I just bought the book. I was there when it happened. After John Busby was shot he pulled down my street into the driveway of the house next door to me. After that all hell broke loose. I was just looking for reviews and happened upon your blog. I actually blogged about it in January. http://joanharvest.wordpress.com/2008/01/06/the-cop-who-got-shot-and-i-thought-it-was-fireworks/

I thought you might be interested since you read the book.

Tasha said...

The prologue had me in tears. The description of his jaw and the teeth was pretty horrific.

Anonymous said...

My name is Ryan and I've known John (though we just call him "Busby") for maybe 3 years now. He is such a funny guy, and has such a zest for life that I can't imagine a world without him. Even though I don't work with him now, I'll still drop by now and again to have a little chat with him. And I always leave with a smile on my face due to his jokes and whimsical quotes. I don't know anyone else that can take a fellow co-workers worst day, and turn it into a laugh out loud riot.

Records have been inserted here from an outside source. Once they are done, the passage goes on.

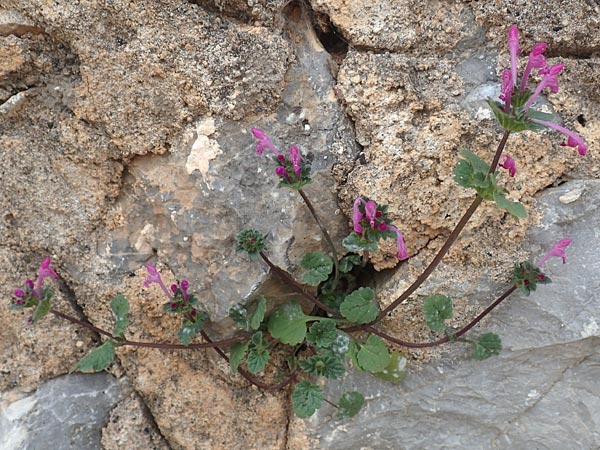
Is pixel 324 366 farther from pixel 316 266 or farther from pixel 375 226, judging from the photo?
pixel 375 226

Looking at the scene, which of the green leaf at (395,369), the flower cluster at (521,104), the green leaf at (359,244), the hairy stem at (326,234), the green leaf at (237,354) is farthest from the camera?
the green leaf at (395,369)

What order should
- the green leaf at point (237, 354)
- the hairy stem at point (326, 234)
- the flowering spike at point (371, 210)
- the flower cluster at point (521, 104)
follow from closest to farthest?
1. the flower cluster at point (521, 104)
2. the flowering spike at point (371, 210)
3. the hairy stem at point (326, 234)
4. the green leaf at point (237, 354)

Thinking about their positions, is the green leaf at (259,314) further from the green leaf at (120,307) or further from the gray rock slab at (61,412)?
the gray rock slab at (61,412)

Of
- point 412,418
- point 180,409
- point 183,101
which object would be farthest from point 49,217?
point 412,418

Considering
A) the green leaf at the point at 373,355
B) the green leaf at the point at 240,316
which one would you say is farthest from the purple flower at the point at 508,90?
the green leaf at the point at 240,316

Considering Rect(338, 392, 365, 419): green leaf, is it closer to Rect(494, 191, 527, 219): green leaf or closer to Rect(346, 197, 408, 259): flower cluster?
Rect(346, 197, 408, 259): flower cluster

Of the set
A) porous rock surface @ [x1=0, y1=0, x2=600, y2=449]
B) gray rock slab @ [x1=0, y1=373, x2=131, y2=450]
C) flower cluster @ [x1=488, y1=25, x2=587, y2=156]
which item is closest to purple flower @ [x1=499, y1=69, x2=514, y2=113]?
flower cluster @ [x1=488, y1=25, x2=587, y2=156]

That's the power of "Busby-ism".

Anonymous said...

Hi, My mom and I saw the John Busby story on 48 hours Live to Tell. It was something else. That town the family lived in ought to have been ashamed as how wrong they treated this family. They didn't want their children to associate with Mr. Busby's children. That was just wrong. They also shouldn't have let Mel Reine get away with what he did to Mr. Busby.